LtC: Where do you perceive the field of Educational Change is going? What excites you about Educational Change now and in the future?

I prefer not to speculate on where the field of Educational Change is going but can comment on what excites me and where I hope the field might be heading. One hope is that CCBR will gain increasing legitimacy but in ways that resist shallow inclusion into academia. Scholarship that aims to produce knowledge that is answerable to those with most at stake, that values humanizing processes in addition to products, that is committed to a radical reflexivity is needed now more than ever. Engaged scholars like Sheeva Sabati, Emily Borg, Chrissy Hernandez, Saugher Nojan, Farima Pour-Khorshid, George Lipsitz, Diane Fujino, and Ron Glass are doing impactful work in this area. These scholars understand CCBR as a valuable methodology for producing rigorous and relevant scholarship and insist on CCBR’s foundational political commitments to intervene in the cultural and material contexts of injustice.

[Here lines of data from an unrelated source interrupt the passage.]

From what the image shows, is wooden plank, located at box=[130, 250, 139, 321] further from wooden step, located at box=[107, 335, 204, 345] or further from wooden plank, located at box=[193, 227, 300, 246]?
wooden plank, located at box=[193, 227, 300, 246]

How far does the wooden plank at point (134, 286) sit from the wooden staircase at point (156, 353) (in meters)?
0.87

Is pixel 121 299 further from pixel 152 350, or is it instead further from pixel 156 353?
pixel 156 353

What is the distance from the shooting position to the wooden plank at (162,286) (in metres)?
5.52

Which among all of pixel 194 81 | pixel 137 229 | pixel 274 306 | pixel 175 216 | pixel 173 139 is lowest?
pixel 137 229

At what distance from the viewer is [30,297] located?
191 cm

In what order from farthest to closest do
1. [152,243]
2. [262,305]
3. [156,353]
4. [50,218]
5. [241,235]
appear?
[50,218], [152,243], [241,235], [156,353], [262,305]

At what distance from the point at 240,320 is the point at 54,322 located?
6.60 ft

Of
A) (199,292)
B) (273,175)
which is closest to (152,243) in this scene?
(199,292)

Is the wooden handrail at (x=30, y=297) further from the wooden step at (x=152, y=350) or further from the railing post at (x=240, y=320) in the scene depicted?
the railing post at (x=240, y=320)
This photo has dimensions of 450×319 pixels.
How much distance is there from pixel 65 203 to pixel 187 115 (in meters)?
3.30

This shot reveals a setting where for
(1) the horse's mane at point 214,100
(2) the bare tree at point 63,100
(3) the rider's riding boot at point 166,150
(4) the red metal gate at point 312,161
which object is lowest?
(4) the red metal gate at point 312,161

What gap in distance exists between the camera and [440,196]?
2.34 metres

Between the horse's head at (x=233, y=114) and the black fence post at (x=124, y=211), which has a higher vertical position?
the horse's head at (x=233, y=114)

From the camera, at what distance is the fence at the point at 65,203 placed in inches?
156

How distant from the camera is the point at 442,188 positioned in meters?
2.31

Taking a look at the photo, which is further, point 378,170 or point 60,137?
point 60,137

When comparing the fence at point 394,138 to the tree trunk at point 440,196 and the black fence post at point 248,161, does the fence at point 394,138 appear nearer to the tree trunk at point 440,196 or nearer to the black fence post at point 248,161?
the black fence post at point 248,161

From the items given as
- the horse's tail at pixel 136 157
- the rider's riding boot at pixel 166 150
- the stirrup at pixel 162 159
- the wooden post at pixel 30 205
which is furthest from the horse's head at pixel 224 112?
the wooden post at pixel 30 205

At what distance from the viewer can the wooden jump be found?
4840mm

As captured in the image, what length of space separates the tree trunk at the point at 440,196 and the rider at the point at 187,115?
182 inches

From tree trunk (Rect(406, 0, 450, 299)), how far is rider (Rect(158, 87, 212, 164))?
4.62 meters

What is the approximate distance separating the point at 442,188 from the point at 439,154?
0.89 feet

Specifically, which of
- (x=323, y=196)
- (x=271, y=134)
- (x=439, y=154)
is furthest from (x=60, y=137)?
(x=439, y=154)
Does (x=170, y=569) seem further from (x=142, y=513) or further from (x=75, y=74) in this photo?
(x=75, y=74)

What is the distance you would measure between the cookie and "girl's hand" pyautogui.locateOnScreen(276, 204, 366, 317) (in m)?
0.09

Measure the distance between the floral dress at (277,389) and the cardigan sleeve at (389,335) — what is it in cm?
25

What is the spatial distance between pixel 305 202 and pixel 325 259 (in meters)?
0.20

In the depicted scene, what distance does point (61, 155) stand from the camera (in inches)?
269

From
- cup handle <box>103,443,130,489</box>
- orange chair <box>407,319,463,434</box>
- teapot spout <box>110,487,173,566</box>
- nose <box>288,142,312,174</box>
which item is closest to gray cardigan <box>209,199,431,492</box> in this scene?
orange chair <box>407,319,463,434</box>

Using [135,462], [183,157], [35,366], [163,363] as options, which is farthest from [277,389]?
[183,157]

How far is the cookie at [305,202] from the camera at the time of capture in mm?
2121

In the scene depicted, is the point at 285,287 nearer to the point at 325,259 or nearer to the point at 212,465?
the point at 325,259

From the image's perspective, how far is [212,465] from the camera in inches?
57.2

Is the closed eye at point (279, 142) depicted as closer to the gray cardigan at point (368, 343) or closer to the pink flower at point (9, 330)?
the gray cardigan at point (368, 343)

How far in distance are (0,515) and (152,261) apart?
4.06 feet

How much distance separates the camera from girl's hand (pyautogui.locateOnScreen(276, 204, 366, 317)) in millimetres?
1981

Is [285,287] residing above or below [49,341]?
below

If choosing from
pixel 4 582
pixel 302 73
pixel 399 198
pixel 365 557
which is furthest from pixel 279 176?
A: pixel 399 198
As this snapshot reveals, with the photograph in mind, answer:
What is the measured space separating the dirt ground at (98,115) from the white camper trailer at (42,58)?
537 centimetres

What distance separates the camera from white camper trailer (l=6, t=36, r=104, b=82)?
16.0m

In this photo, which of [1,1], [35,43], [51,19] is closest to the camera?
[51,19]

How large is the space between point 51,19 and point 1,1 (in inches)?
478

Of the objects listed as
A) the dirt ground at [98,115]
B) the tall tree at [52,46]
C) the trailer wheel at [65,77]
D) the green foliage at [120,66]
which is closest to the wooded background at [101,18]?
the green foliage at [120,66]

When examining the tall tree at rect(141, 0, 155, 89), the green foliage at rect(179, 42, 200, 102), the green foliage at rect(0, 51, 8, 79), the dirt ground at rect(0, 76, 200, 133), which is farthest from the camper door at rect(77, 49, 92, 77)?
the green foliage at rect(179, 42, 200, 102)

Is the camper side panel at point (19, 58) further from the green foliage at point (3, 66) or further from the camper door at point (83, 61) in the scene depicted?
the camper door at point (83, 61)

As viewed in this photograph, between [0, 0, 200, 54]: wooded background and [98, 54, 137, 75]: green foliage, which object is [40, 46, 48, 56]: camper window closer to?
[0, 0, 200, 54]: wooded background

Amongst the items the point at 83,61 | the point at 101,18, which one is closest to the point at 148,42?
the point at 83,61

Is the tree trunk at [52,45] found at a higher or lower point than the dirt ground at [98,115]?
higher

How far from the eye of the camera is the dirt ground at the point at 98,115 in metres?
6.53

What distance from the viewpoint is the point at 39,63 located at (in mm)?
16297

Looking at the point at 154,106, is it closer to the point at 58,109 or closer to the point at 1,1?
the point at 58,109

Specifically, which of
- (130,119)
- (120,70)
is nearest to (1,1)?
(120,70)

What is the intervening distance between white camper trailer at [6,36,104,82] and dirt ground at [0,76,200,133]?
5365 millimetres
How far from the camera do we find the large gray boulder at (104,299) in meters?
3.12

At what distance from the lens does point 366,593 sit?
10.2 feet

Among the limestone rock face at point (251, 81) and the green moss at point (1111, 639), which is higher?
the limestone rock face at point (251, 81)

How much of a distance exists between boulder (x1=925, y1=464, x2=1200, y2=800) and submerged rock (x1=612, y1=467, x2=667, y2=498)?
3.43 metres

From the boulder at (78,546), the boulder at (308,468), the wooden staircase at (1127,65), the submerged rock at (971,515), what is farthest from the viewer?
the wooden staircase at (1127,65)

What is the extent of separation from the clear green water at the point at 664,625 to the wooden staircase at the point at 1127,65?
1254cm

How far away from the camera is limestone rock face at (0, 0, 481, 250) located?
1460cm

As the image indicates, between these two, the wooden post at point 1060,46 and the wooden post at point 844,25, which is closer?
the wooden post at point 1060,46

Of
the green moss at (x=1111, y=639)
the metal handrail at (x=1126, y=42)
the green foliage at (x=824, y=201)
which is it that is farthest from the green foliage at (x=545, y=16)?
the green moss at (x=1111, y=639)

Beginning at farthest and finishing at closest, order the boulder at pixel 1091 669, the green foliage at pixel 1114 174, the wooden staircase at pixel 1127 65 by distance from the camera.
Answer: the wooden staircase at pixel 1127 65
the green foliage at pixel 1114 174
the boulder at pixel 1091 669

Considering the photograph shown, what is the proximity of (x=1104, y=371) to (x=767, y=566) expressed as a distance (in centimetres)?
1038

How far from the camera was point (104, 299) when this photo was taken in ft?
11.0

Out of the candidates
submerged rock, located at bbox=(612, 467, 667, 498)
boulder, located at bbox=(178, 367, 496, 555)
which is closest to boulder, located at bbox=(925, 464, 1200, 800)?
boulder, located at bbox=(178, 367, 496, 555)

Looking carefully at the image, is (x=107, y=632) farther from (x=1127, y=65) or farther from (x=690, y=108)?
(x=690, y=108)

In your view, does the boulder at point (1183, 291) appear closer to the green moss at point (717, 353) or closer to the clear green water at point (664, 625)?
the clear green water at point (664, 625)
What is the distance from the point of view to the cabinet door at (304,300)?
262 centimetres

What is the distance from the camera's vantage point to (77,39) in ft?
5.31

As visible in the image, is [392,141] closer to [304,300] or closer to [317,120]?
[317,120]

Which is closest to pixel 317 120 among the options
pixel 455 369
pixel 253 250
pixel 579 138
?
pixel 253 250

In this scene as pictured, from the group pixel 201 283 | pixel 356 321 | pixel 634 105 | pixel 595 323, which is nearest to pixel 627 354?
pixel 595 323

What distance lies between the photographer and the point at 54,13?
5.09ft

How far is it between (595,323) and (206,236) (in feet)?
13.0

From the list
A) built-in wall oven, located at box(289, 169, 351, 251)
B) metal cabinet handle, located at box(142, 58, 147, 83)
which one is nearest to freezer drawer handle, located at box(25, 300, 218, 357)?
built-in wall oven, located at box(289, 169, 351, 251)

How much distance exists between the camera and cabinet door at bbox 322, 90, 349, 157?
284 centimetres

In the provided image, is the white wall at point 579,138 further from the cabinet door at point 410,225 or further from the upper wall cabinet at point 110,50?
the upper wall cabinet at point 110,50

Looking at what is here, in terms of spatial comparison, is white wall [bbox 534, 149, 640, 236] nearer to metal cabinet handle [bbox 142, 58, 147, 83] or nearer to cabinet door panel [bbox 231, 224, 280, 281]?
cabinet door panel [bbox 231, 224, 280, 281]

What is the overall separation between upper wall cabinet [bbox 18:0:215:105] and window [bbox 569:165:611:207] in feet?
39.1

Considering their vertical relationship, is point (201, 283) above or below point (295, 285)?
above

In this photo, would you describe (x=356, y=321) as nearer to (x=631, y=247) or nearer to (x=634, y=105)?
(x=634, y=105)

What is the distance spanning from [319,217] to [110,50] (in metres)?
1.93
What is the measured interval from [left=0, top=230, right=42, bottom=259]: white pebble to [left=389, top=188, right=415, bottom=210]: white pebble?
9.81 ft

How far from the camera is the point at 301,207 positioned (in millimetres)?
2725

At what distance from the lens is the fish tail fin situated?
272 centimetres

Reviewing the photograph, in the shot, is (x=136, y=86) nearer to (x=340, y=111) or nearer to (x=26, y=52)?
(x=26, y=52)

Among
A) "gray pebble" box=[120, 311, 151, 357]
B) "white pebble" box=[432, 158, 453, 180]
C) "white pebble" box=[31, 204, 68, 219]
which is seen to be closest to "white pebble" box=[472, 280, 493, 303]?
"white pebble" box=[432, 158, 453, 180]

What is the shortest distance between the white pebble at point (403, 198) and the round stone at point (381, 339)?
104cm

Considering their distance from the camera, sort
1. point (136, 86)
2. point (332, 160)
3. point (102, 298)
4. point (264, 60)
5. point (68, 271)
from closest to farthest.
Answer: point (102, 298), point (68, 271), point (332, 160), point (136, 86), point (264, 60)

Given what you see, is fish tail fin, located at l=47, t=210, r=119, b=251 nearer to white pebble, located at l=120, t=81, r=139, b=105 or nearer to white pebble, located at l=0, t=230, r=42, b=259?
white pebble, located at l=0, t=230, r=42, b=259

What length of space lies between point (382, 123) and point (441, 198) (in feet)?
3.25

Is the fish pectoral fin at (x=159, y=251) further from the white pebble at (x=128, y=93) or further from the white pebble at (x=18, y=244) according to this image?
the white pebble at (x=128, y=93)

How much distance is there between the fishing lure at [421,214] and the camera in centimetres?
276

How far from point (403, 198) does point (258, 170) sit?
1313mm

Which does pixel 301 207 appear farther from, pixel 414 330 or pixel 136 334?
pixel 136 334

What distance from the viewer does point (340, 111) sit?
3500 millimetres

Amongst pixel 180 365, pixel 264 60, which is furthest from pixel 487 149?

Another direction that I hope to see more of in Educational Change scholarship are studies that take seriously the lessons of past and unfolding social movements. Skeptics might comprehend this direction of inquiry as impractical or even impossible amid a global pandemic that has exhausted our school leaders and educators. But it is precisely this exhaustion that speaks to a need for something other than individual models of heroic leadership. In their analysis of the common activist statement, “I’m exhausted,” Emejulu and Bassel (2020) examine the social structures that demand exhaustion and exact a toll on the minds and bodies of women of color (p. 402). One social structure pertains to a patterned refusal to take women of color’sinsights seriously. Activists are exhausted because we keep rehearsing old missteps and mistakes. We continue to insist that we can build futures premised on the oppression of others or remain fearful of our differences instead of leveraging them as sources of collective strength (c.f., Hernandez et al., in press; Surviving Society, 2021). Education research that engages past and present movements can help us reach beyond this exhausting normal. I hope to continue to be a part of conversations that animate these important insights and build toward more humanizing and liberatory educational spaces.

The LtC series is produced by the Educational Change Special Interest Group of the American Educational Research AssociationJennie Weiner, Chair; Olga O. Fellus, Program Chair; Corinne Brion, Secretary/Treasurer; Alexandra Lamb, Series Editor; Cynthia Wise, Social Media Coordinator. A pdf of the fully formatted interview is available on the LtC website.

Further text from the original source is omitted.